- Official name: Fujairah F2 Integrated Water and Power Plant
- Country: United Arab Emirates
- Location: Qidfa', Fujairah
- Coordinates: 25°18′07″N 56°22′22″E﻿ / ﻿25.30194°N 56.37278°E
- Status: Operational
- Construction began: 2007
- Commission date: 2010
- Construction cost: $2.8 billion

Thermal power station
- Primary fuel: Natural gas
- Turbine technology: Gas turbine;
- IWPP?: Yes
- IWPP purification method: Multiple-effect distillation; reverse osmosis;
- IWPP water output: 591,500 m^{3}/d (241,800 cu ft/ks);

Power generation
- Nameplate capacity: 2,000 MW

External links
- Website: official website

= Fujairah F2 IWPP =

Fujairah F2 Independent Water and Power Plant or Fujairah F2 IWPP is an independent water and power plant (IWPP) at Qidfa', Fujairah in the United Arab Emirates. It is located next to the Fujairah F1 IWPP plant south of Khor Fakkan and north of the city of Fujairah. During inauguration, it was the largest desalination plant in the United Arab Emirates.

==History==
Abu Dhabi Water & Electricity Authority (ADWEA) - Now called as Abu Dhabi Energy Company (TAQA) selected International Power, now called as Engie Energy International and Marubeni Corporation to build the project in 2007. The plant costed $2.8 billion to build and took three years to be completely finished.

==Technical description==
The Fujairah F2 IWPP has an installed power capacity of 2,000 MW and it produces 591,500 cubic meter of water per day. GT26 heavy-duty gas turbines to the power plant will be distributed by Alstom, while the desalination plant will be built by Sidem.

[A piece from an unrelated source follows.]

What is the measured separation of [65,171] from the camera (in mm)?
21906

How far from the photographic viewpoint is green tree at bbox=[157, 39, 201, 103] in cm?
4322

For the water desalination, the plant uses a combination of two different desalination technologies. 455,000 cubic meter of water per day is produced using multiple-effect distillation (MED) technology and 136,500 cubic meter of water per day is produced using reverse osmosis technology (RO).

==Operating company==
The plant is owned by the Fujairah Asia Power Company (FAPCO), established on 23 October 2007. The shareholders of FAPCO are:

- The Abu Dhabi Water and Electricity Authority (ADWEA), Abu Dhabi Energy Company (TAQA) – 60%
- International Power Engie Energy international – 20%
- Marubeni – 20%

The plant will be operated by Fujairah F2 O&M Company Limited, an equal based venture between International Power and Marubeni. The Reverse Osmosis plant will be operated by Veolia Water.